In no way could a battle like Borodino be described or depicted in rational terms; the protagonists themselves, Napoleon and Kutuzov, were stunned and confused at the slaughter they had unleashed. The film directs our gaze to a Russian artillery battery reduced to four cannons, whose crew continues firing into the charging ranks of French cavalry and in so doing create the impression that their army was still intact, still fighting bitterly, even though it was not and was.


Another scene shows Prince Andrei, one of Tolstoy’s protagonists, amid the ranks of his troops held in reserve. There they stand, at attention, as French cannonballs rain down amongst them and men die without firing a shot. Finally he relents and gives the order ‘at ease.’ Just then a grenade lands nearby, and whirls fizzling in the grass, soon to explode and end Andrei’s military career…but not his life. Looking around him he meditates on the green grass at his feet, on the sky and the wind, and on life and death itself.


And through the carnage wanders Bondarchuk the actor, as Pierre, witnessing in numbed shock the horror of a battle that left some 70,000 dead or injured in a single day’s combat; a figure to be equalled only 112 years later at the First Battle of the Marne.
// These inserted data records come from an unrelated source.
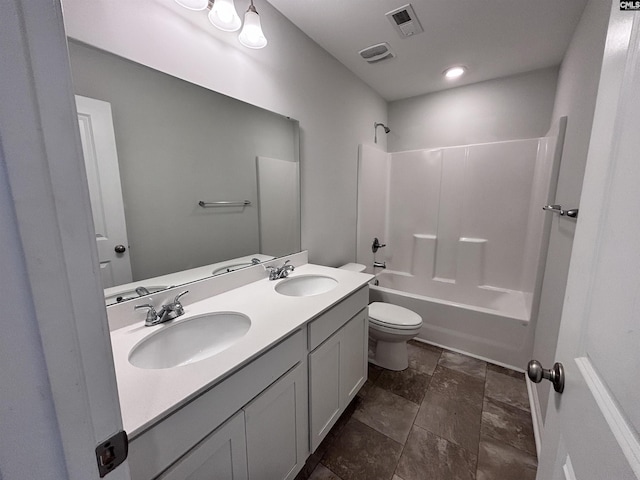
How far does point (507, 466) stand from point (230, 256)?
5.94 ft

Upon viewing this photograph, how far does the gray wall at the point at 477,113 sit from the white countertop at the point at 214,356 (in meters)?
2.11

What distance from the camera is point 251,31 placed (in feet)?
4.07

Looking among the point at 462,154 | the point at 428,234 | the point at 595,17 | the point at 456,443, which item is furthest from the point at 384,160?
the point at 456,443

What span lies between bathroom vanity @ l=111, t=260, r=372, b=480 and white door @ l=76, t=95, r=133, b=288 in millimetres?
186

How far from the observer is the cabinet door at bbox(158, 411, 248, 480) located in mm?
687

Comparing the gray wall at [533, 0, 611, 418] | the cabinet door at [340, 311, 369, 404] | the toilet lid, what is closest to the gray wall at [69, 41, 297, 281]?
the cabinet door at [340, 311, 369, 404]

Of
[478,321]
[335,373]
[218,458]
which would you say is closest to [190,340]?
[218,458]

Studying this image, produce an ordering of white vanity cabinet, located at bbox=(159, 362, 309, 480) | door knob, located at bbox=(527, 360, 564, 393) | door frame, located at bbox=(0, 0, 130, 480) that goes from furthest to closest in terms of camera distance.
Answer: white vanity cabinet, located at bbox=(159, 362, 309, 480), door knob, located at bbox=(527, 360, 564, 393), door frame, located at bbox=(0, 0, 130, 480)

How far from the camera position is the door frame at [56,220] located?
272 mm

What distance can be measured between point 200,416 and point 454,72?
2933 mm

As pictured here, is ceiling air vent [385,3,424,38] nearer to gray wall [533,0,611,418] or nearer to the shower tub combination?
gray wall [533,0,611,418]

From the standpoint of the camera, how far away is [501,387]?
184 cm

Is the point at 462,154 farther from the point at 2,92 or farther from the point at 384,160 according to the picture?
the point at 2,92

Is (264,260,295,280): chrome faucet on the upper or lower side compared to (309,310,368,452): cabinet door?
upper
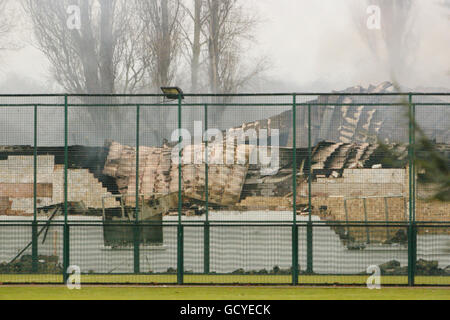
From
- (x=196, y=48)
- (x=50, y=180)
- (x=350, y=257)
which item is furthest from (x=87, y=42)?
(x=350, y=257)

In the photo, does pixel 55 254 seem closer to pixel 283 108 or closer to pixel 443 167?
pixel 283 108

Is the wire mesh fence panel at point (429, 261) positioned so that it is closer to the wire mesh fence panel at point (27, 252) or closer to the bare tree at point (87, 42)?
the wire mesh fence panel at point (27, 252)

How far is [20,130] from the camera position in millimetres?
13367

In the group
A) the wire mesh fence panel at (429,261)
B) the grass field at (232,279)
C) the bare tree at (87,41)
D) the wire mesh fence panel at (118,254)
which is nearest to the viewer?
the wire mesh fence panel at (429,261)

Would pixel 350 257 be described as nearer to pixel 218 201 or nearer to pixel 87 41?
pixel 218 201

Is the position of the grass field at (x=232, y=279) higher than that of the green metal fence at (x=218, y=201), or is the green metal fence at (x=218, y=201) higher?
the green metal fence at (x=218, y=201)

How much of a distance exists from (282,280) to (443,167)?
9.22 meters

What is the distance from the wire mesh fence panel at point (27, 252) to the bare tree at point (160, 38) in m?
12.4

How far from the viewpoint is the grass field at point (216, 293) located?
1004cm

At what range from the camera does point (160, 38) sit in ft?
79.9

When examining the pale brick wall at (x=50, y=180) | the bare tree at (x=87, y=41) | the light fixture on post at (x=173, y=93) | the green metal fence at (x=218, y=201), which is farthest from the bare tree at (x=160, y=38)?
the light fixture on post at (x=173, y=93)

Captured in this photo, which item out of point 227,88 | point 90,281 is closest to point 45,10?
point 227,88

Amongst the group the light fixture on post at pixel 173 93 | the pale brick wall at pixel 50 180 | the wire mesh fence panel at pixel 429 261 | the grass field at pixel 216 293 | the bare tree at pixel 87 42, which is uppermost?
the bare tree at pixel 87 42

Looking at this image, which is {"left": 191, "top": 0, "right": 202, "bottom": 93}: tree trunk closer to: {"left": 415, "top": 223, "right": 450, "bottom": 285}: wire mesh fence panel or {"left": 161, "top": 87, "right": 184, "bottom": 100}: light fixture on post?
{"left": 161, "top": 87, "right": 184, "bottom": 100}: light fixture on post
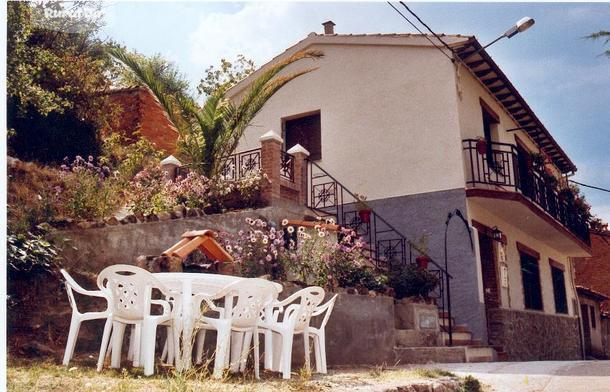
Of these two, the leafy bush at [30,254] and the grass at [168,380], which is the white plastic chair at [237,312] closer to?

Companies of infantrymen rush forward, bayonets fixed, amid bugle calls, only to be cut down. “Fire the grapeshot!” order the Russian battery commanders. French cavalry in their crested gilt helmets charge, sabres drawn, across the corpse-strewn field. All is fluidity, the rush and roar of masses of men driven by the intoxication of hand-to-hand combat, by fear and terror.


Bondarchuk has learned from the master, Sergei Eisenstein, who amidst scenes of mass action quick-cuts to vignettes of individual soldiers. And so we encounter men of the dark Russian earth, with thick moustaches and indomitable grins ramming home the cannonballs.


And as his alter ego Pierre Bezukhov observes in a reflective aside as he stumbles across piles of corpses, some French, some Russian, “are they not like us?”


According to some accounts, Borodino was a French victory. If that is so, why is there no metro station, no Parisian railway terminus? Nothing, in fact but memories of a field littered with corpses, of men dead and dying, their bones being plucked bare by ravens, uniforms and possessions scavenged by villagers.


Never interrupt your enemy when he is making a mistake Napoleon once observed. While Austerlitz had been a ringing victory Borodino, where the French had prevailed at a high cost, bore within it the seeds of defeat. The Russian army had stood its ground, suffered immense losses but withdrawn in good order. The Grande Armée continued its advance, and in short order reached Moscow, whose inhabitants had deserted it, and perhaps even ignited the blaze.


In Bondarchuk’s film we observe Napoleon as he wanders through the abandoned halls of power. He has come to accept the city’s surrender. But no one is present to offer that surrender. What then is a conqueror to do?


Meanwhile, French supply lines have been stretched to the breaking point; then broken. One horse needs ten times the daily ration of an infantryman. The countryside is bare; Russian partisans harass the invaders.


Soon enough, but not soon enough, Napoleon understands that he must retreat. His army slogs westward, freezing, through snow and mud, having marched confidently to the tune of “la Marseillaise” eastward on firm earth. Pursuing them are the Russian forces, soldiers dressed in winter greatcoats, well fed and with revenge in mind.


No need to show the final engagement at the Berezina, for it was a foregone conclusion.


Another military maxim states: “Never march on Moscow.” Russians know this, know they could not have attempted to interrupt the invader’s mistakes, not least because they were attentive enough not to interrupt Napoleon himself in 1812.


Or Hitler in 1941, when Operation Barbarossa penetrated to the gates of Moscow, where began the Soviet counter-offensive that was to destroy the Third Reich four years later. Whose great tank and infantry offensives, given names like Bagration and Kutuzov, unfolded over the lands that today are called Ukraine.